Speaker: Shradha Khard
For more, see the table of contents
Notes
- Site Reliability Engineering
- Operations is a software problem.
- SRE is what you get when you treat ops as software and staff it with software engineers
- Software dev: idea -> strategy -> dev (design, code, test)-> ops(build, deploy, support) -> deliver (real world)

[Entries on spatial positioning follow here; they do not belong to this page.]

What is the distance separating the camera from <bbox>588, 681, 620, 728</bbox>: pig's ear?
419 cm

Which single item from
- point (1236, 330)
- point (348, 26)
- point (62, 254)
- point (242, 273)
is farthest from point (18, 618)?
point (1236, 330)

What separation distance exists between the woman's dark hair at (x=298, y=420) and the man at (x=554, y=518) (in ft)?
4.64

- Ops – maintenance, system upgrades and isntalls, security, compliance, cost, support help desk escalations, vendor contracts
- Conflict – dev wants new features, ops want to make sure doesn’t break
DevOps
- SRE implements DevOps.
- SRE is a substream
- Ensures durable focus on engineering. Need to make sure product up and running. 50% time automate to make sure that happens
- ex: augment S3 bucket
- See how fast can make changes without violated SLO
- Error budget – metric for how unreliable a system is allowed to be
- Monitoring is not just logging in system. Need to alert and ticket too
- Change management
- Demand forecasting/capacity planning
- Provisioning
- Efficiency and Performance
- SRE doesn’t replace DevOps people who deploy to cloud
Enabling SRE/How to Start
- Centralized SFE team (core platform, networking)

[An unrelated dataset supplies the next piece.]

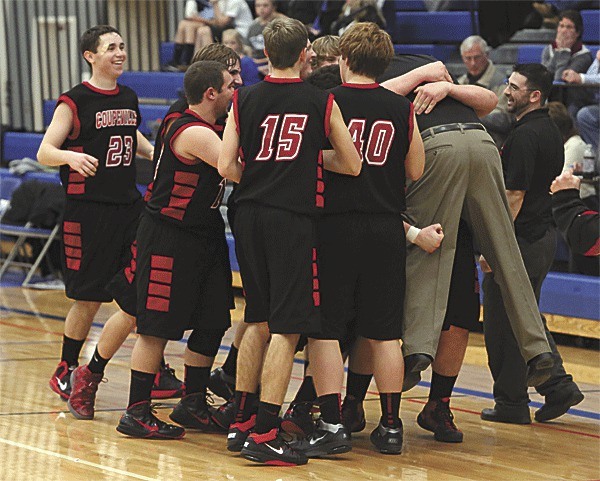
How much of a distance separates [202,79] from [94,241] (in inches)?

- Embedded (full team members of project team, teach devs how to manage, work with core team)
- Need same skillset as dev to be SRE
Metrics
- MTTR – mean time to recovery – how long to get system healthy again. Emergency response helps with this
- Lead time to release or rollback
- Improve monitoring to catch and detect issues earlier
- Estabilish error budget to have budget based risk management
Service levels
- SLA (service level agreement) – legal agreement. Often involves compensation if not
- SLO (service level objective) – number which SLI should be before needing improvement
- SLI (service level indicator) – metric over time. Quantitive measure – ex: throughput, latency, error rate, utlization
- 3 nines (99.9%) – 10 mnutes per week, 8.8 hours per year
- 4 nines – 1 minute per week, 52 minutes per yeaar
- 5 nines – 6 seconds per week, 5 minutes per year
Incident Management
- Goals: Restore service to normal and minimize business impact
- Be able to get the people who can help solve it
- Log of events so can see when started
- Blameless post mortems
Books
- Google book ”Seeking SRE”
- Google book ”The Site Reliability Workbook”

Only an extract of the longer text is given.